In small, acute wounds on normal healthy volunteers, single and multiple doses of MRG-110 appeared to:
- Increase angiogenesis as assessed by CD31 immunostaining, a marker of new blood vessel growth;
- Increase peri-wound perfusion, as assessed by non-invasive Laser Speckle Perfusion Imaging;
- Demonstrate pharmacodynamic target engagement by increasing CD49e (ITGA5) expression; and
- Reduce α-SMA expression, as assessed by immunostaining.
In the intradermal multiple ascending dose study, the mean granulation tissue, or new connective tissue, area was decreased in subjects treated with MRG-110 when compared to placebo treated subjects’ wounds. miRagen believes that delayed granulation tissue formation may be related to the MRG-110 mediated decrease in α-SMA positive myofibroblasts, which are the predominant source of type I collagen and fibrogenic/inflammatory cytokines. The data also supported that delayed kinetics of granulation tissue formation was not detrimental to achieving full wound closure or appropriate collagen maturation.

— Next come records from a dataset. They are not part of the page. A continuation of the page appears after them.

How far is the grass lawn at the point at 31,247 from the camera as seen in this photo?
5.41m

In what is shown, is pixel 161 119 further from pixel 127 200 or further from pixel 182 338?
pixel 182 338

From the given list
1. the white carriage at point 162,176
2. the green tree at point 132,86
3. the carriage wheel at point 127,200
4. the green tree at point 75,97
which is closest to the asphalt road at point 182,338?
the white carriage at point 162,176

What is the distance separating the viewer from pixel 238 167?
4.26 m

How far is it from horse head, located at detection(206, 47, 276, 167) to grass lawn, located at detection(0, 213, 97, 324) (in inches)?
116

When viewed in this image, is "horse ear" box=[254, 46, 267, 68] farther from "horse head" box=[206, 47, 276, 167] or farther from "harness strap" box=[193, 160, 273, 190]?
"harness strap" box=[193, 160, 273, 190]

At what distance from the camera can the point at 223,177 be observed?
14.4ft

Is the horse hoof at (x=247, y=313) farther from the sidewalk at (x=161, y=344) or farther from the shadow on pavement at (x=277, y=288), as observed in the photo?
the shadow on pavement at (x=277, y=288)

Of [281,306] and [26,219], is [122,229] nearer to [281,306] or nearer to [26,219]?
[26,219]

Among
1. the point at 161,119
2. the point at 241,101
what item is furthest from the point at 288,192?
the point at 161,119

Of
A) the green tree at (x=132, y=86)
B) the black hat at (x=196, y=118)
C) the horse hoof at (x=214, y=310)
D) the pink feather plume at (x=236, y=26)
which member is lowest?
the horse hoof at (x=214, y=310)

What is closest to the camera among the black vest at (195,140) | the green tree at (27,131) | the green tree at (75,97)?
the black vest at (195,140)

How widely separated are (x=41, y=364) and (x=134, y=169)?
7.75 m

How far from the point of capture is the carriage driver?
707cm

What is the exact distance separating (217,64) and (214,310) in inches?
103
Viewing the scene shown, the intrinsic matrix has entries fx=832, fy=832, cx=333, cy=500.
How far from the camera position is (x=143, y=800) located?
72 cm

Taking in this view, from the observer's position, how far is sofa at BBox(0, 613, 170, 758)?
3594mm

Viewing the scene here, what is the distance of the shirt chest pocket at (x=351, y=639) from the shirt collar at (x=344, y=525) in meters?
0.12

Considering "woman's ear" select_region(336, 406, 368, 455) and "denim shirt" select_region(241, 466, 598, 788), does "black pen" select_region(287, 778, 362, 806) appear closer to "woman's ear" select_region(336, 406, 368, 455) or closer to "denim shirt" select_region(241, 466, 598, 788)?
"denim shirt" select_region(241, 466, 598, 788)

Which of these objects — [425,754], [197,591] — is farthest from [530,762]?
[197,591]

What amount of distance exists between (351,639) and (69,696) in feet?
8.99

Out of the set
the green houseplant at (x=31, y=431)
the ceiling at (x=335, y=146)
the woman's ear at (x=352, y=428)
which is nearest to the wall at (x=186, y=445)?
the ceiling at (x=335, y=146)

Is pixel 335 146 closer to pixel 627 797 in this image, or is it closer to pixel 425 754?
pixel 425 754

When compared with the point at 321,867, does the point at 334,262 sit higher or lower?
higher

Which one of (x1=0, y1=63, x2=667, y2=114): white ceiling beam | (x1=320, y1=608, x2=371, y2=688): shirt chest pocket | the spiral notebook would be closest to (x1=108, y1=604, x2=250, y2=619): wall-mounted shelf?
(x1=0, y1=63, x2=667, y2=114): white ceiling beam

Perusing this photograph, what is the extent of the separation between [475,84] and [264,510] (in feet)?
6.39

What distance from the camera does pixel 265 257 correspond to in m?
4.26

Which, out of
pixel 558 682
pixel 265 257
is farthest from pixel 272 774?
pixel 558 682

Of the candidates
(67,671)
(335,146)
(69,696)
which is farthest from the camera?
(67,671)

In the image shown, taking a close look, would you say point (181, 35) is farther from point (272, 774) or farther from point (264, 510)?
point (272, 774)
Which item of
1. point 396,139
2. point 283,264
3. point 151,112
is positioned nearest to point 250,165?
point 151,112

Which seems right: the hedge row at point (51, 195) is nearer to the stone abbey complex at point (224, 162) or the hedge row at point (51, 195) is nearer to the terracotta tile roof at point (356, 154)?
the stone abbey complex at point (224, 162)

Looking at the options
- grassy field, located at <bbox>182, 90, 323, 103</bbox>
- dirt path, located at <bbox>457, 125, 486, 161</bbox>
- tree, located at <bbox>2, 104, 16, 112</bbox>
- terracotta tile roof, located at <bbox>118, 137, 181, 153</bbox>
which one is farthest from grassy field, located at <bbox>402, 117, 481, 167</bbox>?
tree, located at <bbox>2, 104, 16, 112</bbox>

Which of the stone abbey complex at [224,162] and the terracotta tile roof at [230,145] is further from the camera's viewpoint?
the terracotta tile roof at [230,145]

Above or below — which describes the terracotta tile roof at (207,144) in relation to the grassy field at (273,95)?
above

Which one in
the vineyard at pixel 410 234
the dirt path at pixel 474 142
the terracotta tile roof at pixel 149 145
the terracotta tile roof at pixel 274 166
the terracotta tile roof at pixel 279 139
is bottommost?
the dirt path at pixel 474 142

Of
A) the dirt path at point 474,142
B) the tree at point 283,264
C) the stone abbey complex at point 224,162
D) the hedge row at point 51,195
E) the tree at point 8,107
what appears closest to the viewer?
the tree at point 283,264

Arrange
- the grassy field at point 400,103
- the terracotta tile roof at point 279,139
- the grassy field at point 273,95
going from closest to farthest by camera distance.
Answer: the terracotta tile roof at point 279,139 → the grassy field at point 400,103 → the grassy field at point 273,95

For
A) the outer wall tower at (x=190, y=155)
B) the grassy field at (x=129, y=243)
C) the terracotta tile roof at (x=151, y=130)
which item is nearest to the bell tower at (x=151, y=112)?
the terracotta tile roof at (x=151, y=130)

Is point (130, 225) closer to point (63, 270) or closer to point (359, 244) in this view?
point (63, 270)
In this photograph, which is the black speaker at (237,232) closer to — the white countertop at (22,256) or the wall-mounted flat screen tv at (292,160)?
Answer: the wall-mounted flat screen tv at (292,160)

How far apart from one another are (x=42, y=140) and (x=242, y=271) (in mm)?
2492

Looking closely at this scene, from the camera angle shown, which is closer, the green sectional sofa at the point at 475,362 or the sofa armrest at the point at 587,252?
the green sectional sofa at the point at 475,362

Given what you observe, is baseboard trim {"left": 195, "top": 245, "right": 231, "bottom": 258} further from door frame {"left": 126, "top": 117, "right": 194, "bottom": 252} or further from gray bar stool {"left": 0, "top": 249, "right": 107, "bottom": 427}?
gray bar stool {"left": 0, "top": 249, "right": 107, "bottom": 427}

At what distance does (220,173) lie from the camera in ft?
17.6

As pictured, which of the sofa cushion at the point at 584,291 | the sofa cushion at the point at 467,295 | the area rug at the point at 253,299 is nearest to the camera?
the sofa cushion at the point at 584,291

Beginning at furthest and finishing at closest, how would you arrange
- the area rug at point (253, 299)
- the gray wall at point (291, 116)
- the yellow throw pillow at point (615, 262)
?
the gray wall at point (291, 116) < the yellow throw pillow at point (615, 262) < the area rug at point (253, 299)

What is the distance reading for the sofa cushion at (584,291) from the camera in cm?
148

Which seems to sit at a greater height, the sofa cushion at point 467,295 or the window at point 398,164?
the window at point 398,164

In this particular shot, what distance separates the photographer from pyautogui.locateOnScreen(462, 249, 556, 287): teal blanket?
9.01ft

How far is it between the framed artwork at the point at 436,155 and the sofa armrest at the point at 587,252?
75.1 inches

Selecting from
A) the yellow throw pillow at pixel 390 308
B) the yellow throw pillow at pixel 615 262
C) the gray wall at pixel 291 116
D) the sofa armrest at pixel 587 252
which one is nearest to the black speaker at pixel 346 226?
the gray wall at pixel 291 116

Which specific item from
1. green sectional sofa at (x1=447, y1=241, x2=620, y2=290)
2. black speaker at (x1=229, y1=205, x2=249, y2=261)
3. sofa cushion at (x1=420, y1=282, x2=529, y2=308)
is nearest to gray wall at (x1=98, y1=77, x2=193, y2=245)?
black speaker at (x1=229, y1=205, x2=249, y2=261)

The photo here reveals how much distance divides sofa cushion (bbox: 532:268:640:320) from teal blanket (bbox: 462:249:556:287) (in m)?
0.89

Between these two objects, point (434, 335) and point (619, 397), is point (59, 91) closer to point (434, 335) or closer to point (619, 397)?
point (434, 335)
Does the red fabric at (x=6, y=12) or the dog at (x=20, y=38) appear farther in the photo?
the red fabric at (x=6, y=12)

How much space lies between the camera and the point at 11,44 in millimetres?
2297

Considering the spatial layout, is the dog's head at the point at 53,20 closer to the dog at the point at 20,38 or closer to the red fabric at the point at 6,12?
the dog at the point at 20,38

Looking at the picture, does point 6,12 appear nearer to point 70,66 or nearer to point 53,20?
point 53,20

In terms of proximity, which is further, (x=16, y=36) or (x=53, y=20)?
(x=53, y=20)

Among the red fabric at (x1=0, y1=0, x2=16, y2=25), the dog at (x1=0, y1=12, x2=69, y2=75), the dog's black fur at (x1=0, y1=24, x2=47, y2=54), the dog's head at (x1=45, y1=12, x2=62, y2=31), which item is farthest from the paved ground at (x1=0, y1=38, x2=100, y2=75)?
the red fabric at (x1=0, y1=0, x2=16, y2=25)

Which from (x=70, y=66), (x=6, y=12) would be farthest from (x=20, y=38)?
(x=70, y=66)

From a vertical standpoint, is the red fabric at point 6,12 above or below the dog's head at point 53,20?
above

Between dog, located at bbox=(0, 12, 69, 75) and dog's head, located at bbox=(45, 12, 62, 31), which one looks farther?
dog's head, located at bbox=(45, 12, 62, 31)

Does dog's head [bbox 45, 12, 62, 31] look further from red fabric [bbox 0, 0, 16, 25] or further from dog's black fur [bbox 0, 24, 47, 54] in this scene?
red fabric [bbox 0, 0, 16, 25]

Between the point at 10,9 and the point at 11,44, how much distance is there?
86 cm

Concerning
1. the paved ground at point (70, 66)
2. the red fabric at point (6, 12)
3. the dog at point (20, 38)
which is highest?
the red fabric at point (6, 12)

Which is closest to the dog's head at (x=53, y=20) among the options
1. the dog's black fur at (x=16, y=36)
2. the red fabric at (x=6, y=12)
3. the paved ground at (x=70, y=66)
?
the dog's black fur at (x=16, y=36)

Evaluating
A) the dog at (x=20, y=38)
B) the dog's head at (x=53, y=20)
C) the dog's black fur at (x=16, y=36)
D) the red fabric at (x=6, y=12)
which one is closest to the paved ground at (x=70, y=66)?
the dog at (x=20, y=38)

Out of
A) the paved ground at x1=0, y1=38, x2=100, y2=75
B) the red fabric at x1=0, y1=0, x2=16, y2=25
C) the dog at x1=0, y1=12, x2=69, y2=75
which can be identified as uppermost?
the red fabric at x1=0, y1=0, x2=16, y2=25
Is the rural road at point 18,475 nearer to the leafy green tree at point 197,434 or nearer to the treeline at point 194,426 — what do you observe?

miRagen believes that the data supports moving forward in cutaneous wounds of varying causes where increased perfusion may result in improved wound closure and reduced α-SMA expression may reduce scar formation and contracture. miRagen also believes that this mechanistic proof-of-concept study combined with the observed safety and tolerability of MRG-110 via systemic administration support additional clinical studies to evaluate the ability of the product candidate to enhance vascularization and function in the setting of heart failure.
In August 2019, miRagen announced that it had regained the rights to MRG-110 in all indications and all territories globally, including rights in the U.S. and Japan.